Now go through the same process that we followed in the Concentric Squares micro drill. Starting each exercise with the knight on d5, move the knight to the squares e4, e5, e6, d6, c6, c5, and c4 in the minimal number of moves. For added challenge find all of the minimal paths, not just one. Now, just as before, expand the concentric square as shown in Figure 1 and repeat the process. Continue expanding the square until the knight is at the edge of the board.


Repeat this process every day for a week. As a refresher repeat it before tournaments and on a monthly basis. You can vary the exercise by changing the knight's starting square. Instead of d5, try c3, f3, b1, and g1, all natural squares for the knight.


Some players may object that these micro drills are so trivial that they are unnecessary. The fact that they are trivial, however, does not mean that they are not useful. Remember that soccer players practice penalty kicks and basketball players practice slam-dunks even though these tasks are trivial. Professional athletes perform these micro drills over and over again so that they can perform at a high level in adverse situations.

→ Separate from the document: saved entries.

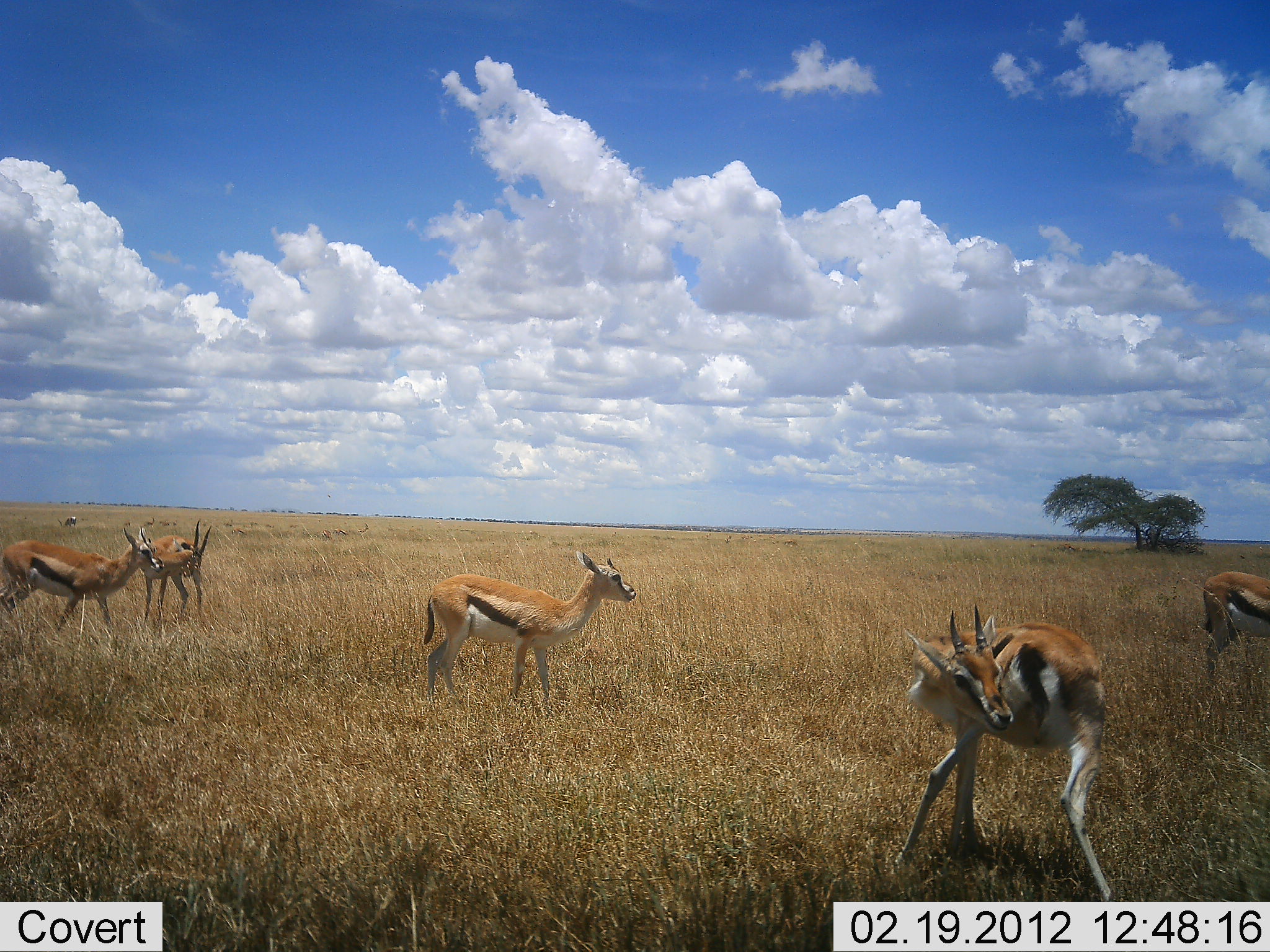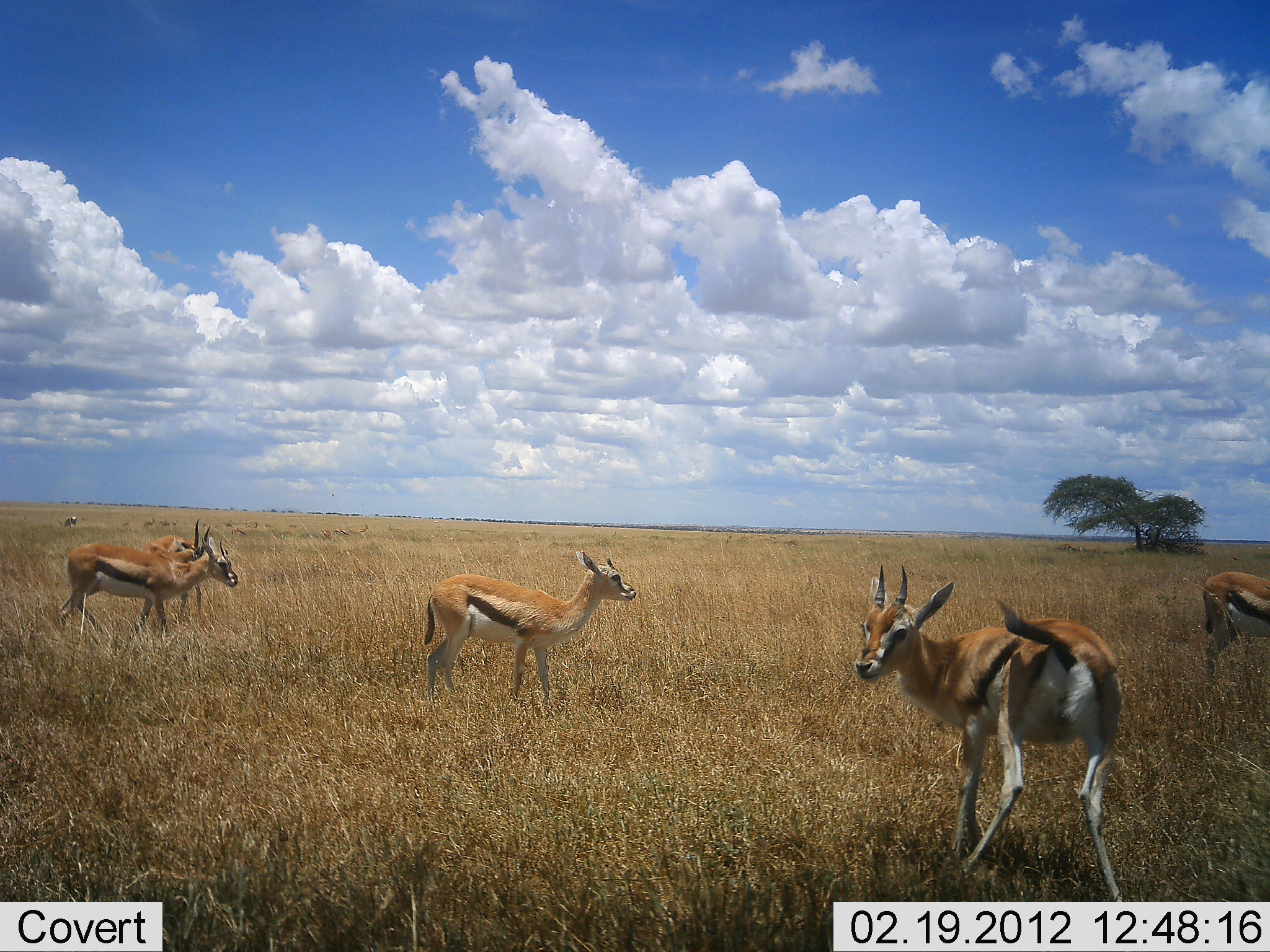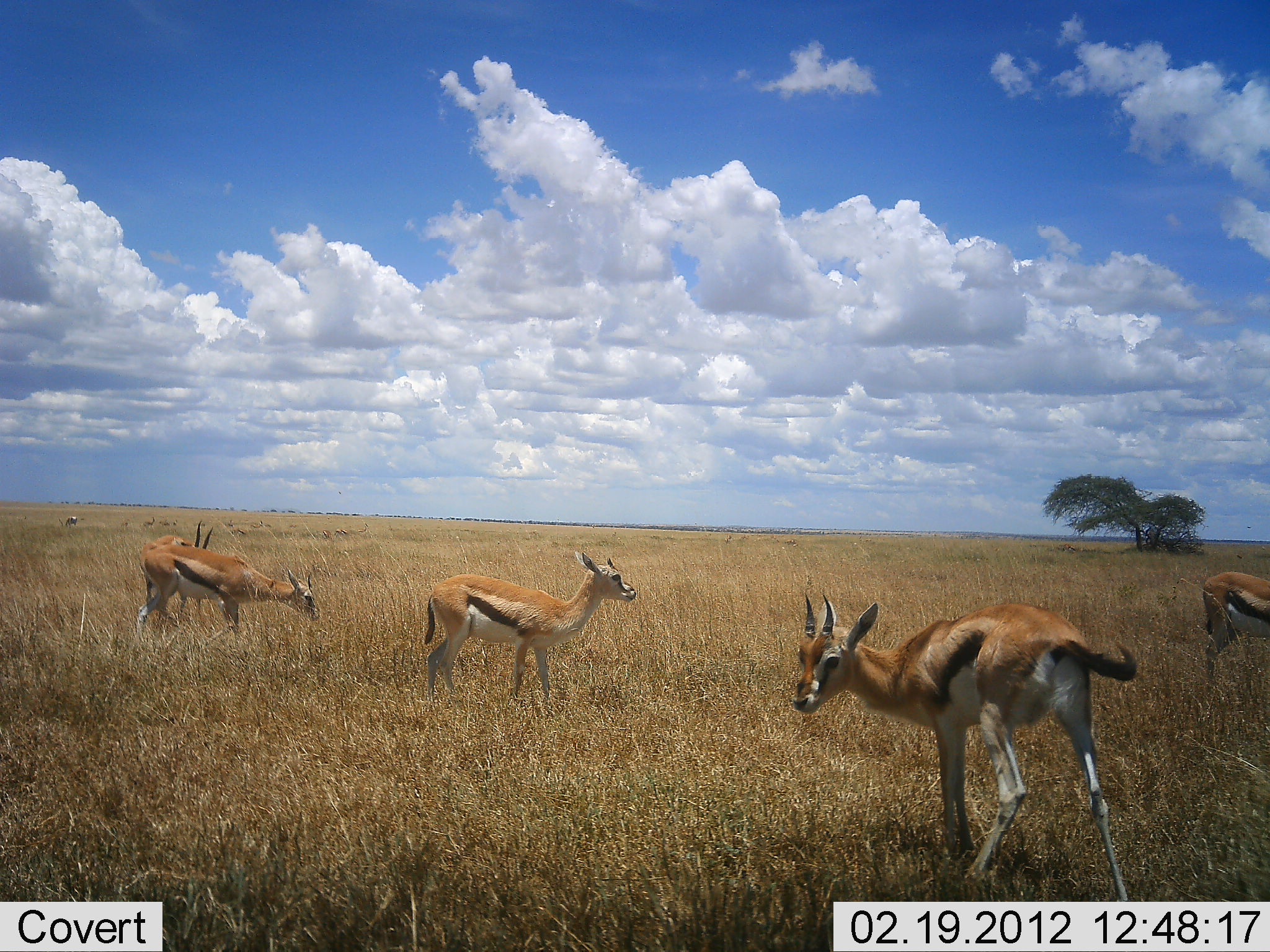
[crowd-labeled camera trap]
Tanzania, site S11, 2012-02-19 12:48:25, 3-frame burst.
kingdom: Animalia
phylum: Chordata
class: Mammalia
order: Artiodactyla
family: Bovidae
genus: Eudorcas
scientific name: Eudorcas thomsonii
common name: thomson's gazelle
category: gazellethomsons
Gazellethomsons (thomson's gazelle) (Eudorcas thomsonii), count 5. Behavior (volunteer vote fractions): standing 91%, resting 0%, moving 61%, interacting 9%. Young present (vote fraction): 13%. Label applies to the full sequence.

Even very strong players sometimes make simple Chess Vision mistakes. For example, Joel Benjamin missed a mate in one against Boris Gulko at the 2000 US Championships. The purpose of these exercises is to automate the knowledge that you already have so that you unconsciously see simple combinations without having to exert any effort. The time and energy that you save can then be spent on calculating more complicated combinations.


Work through these micro drills for 4 weeks and you will notice a significant improvement in your ability to recognize the most common combinations and calculation in knight moves.